**Brief**
Tally how many lines in the listing below contain the string "items". Reply with that number alone.

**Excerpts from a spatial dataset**
● ● ●

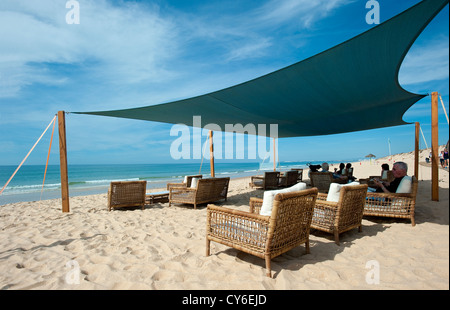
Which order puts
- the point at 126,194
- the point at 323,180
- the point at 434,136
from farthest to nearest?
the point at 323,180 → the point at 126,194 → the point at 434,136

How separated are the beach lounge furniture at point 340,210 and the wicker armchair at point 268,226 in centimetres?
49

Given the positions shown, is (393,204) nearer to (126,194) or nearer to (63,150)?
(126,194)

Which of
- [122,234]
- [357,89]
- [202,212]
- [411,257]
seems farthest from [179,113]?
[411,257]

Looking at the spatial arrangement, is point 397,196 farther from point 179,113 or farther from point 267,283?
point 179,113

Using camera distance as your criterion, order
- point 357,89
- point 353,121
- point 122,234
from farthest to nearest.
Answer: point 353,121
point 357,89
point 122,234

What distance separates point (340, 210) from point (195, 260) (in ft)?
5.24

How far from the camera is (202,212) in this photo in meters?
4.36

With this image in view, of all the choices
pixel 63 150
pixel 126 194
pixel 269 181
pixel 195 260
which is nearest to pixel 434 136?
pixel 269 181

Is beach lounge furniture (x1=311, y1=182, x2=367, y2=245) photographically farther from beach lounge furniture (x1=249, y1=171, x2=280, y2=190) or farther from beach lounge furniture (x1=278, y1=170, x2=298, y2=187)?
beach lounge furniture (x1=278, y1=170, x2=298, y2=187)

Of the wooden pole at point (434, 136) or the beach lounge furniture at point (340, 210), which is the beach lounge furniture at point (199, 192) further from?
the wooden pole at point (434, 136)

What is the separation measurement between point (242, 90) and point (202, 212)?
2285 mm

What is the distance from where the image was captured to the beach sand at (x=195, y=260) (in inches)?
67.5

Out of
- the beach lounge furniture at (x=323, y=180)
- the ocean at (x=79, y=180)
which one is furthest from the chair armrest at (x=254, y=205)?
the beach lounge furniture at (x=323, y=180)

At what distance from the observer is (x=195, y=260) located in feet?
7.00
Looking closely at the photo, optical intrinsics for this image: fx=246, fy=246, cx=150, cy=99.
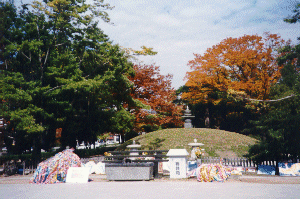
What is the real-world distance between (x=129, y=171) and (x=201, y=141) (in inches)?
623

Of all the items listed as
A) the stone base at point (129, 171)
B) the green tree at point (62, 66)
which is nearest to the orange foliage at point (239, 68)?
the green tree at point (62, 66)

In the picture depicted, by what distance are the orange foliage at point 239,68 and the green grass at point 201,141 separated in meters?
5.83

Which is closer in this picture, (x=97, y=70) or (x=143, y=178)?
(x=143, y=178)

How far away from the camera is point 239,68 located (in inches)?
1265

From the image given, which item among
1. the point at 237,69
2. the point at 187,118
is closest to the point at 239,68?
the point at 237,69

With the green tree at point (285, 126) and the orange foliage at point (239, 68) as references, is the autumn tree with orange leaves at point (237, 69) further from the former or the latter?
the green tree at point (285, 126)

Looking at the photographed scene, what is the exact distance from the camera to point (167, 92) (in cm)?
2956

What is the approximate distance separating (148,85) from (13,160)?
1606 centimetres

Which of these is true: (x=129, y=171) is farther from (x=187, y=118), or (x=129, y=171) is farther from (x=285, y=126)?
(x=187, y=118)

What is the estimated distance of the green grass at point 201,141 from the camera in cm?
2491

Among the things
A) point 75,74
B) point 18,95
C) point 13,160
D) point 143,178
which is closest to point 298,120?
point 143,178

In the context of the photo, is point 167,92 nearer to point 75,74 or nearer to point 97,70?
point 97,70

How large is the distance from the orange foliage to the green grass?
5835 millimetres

● ● ●

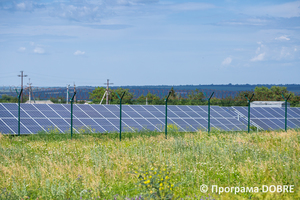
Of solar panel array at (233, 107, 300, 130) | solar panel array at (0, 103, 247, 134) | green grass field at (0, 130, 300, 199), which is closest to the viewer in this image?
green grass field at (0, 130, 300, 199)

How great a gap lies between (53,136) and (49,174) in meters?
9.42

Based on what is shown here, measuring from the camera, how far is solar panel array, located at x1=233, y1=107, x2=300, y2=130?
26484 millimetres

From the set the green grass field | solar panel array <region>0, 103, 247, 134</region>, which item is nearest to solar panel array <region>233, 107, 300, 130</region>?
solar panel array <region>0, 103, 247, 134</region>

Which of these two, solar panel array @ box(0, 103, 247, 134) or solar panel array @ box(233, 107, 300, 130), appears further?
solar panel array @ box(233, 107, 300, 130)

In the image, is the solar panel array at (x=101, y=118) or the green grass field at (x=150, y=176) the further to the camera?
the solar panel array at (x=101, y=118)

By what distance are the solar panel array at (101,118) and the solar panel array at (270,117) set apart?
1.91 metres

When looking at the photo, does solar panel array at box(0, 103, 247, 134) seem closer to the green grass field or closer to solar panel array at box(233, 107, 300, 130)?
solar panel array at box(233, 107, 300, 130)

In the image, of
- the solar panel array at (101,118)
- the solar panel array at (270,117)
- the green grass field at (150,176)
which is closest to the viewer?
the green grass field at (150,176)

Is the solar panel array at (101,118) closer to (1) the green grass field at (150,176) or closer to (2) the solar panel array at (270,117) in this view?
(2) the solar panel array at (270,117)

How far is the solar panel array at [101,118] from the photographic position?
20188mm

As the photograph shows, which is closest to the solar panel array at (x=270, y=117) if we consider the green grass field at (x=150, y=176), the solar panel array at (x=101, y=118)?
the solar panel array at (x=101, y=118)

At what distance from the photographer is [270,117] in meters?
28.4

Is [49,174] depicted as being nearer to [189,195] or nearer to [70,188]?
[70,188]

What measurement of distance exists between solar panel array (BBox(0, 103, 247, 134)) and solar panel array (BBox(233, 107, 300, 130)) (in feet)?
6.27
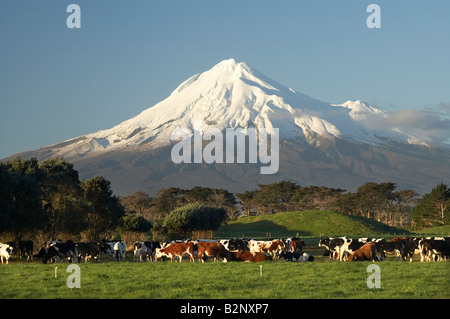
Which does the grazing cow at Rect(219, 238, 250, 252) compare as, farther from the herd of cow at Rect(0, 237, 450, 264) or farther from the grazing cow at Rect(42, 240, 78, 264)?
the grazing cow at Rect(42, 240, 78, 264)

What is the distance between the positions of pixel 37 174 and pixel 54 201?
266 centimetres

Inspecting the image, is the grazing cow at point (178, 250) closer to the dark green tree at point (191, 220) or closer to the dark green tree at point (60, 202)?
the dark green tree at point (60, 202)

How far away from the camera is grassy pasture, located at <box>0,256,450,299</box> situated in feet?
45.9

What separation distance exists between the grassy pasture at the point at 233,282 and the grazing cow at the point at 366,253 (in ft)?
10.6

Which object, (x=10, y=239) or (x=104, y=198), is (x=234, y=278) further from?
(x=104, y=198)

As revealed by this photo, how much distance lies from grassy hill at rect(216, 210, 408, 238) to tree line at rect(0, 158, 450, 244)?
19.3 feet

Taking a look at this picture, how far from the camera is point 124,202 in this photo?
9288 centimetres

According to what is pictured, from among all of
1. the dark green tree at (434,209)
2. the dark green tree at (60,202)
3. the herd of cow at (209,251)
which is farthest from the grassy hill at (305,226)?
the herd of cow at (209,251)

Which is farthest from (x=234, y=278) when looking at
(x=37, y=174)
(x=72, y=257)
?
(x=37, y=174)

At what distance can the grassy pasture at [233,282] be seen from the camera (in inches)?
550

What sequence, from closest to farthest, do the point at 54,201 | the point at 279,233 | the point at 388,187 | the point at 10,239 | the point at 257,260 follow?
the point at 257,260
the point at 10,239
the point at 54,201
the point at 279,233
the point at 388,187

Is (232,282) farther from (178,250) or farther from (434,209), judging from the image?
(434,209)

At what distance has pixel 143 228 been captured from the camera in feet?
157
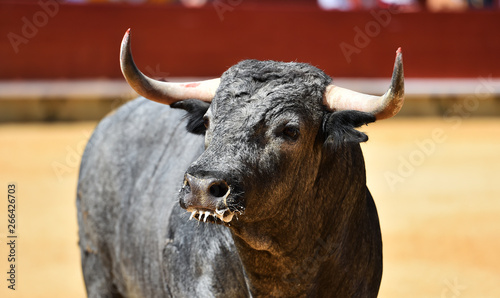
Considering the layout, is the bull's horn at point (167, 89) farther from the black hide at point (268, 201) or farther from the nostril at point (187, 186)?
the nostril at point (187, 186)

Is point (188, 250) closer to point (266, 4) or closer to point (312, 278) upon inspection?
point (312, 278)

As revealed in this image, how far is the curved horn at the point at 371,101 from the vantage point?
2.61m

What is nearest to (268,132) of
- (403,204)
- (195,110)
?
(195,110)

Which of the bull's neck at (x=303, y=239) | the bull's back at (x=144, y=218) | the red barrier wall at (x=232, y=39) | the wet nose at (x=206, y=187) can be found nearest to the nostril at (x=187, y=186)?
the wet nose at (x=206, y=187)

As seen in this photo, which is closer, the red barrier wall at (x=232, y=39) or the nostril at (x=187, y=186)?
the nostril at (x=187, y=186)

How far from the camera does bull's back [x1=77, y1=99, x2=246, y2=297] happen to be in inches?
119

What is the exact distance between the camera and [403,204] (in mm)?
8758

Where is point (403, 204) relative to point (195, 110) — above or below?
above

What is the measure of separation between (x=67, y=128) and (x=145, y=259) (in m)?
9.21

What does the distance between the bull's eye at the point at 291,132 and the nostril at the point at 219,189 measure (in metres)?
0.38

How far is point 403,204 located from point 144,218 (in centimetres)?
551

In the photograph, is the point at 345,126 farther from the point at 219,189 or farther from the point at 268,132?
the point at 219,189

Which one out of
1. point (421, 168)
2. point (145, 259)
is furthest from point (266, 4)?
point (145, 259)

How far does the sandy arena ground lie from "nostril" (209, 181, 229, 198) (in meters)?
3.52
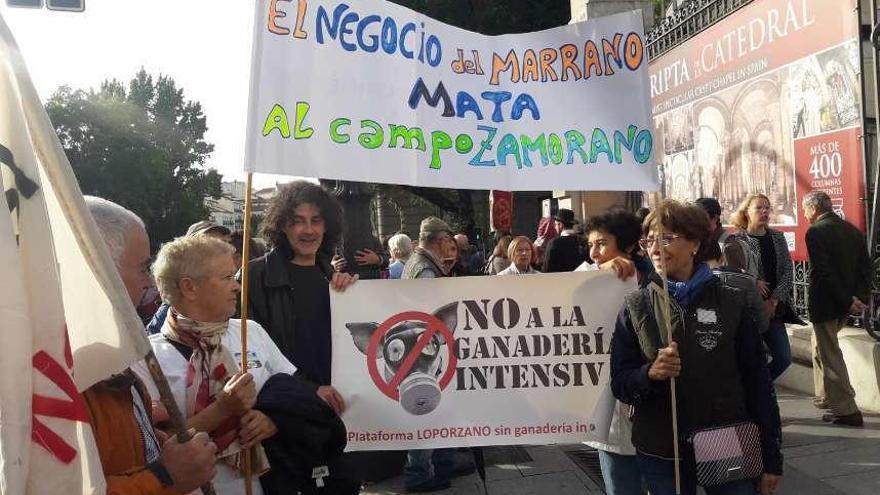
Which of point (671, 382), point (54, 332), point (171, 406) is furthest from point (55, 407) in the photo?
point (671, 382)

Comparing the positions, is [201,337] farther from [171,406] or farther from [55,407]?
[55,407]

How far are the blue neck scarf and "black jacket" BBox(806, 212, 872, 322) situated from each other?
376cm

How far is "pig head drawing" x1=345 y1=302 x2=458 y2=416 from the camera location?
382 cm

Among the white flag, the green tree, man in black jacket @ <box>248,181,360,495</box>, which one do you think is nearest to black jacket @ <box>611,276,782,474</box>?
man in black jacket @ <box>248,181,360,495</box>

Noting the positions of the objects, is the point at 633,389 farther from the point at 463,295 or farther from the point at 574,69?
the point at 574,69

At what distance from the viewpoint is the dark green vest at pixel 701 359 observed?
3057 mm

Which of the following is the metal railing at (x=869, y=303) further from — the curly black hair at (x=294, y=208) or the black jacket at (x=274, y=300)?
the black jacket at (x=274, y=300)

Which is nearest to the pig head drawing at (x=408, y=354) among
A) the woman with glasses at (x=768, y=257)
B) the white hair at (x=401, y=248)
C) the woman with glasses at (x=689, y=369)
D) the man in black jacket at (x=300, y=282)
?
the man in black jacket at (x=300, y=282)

● ● ●

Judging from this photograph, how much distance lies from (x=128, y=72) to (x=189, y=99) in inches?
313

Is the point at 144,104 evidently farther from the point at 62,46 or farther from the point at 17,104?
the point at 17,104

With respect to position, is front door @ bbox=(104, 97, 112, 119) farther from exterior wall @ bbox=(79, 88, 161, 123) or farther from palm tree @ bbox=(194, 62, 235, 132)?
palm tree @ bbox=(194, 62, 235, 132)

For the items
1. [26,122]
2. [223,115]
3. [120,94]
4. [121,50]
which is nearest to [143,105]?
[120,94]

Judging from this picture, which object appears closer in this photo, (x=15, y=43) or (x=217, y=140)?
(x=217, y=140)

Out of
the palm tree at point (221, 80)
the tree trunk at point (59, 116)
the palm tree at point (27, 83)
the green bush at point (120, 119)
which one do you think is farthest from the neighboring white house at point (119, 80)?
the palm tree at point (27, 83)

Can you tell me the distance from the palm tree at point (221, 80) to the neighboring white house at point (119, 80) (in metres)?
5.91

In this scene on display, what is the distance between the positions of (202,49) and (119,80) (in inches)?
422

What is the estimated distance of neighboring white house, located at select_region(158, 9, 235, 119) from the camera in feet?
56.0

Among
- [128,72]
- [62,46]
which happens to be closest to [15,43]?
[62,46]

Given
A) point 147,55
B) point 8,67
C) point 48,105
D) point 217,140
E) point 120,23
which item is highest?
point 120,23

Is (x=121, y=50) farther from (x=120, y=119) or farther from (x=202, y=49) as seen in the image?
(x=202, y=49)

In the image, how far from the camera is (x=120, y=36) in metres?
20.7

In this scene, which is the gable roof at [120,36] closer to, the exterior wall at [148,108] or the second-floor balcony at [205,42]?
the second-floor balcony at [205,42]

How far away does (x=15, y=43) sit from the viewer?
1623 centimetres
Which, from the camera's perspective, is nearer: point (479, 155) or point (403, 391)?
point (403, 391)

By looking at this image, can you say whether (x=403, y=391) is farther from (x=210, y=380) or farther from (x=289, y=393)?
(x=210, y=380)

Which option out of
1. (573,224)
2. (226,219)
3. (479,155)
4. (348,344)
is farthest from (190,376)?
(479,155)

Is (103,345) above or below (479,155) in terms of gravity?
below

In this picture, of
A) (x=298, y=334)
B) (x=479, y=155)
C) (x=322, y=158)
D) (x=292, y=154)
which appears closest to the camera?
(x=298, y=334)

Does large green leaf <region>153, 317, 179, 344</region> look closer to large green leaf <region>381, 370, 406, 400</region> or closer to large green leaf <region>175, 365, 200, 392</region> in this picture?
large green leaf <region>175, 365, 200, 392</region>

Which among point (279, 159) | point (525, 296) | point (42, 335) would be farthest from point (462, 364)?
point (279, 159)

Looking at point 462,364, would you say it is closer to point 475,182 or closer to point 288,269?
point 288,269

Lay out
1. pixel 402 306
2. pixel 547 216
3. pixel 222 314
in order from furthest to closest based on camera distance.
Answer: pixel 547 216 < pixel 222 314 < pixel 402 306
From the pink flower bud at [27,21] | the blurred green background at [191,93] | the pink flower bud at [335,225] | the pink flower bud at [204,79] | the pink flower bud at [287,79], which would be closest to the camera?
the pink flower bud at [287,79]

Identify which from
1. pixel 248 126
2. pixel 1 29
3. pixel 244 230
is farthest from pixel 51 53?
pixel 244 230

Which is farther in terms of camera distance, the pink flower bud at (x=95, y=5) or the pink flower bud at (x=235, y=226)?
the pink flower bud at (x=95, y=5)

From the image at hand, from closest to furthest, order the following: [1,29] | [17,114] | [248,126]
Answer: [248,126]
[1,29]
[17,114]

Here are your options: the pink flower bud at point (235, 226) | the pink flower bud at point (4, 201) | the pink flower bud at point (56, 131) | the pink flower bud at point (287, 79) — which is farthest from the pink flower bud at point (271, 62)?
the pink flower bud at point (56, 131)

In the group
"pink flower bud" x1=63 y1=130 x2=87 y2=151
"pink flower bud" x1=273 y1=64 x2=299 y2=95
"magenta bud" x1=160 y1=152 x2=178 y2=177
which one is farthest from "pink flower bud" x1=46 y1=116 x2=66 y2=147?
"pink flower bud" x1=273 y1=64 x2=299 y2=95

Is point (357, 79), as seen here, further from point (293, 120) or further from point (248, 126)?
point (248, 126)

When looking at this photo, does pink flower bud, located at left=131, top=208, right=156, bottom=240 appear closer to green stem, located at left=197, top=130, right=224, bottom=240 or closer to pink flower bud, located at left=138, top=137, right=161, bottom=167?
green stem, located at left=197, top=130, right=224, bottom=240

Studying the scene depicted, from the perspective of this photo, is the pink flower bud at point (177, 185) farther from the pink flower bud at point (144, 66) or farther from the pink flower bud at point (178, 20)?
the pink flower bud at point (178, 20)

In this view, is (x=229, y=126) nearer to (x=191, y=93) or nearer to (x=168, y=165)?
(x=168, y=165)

● ● ●

**Answer in full**
2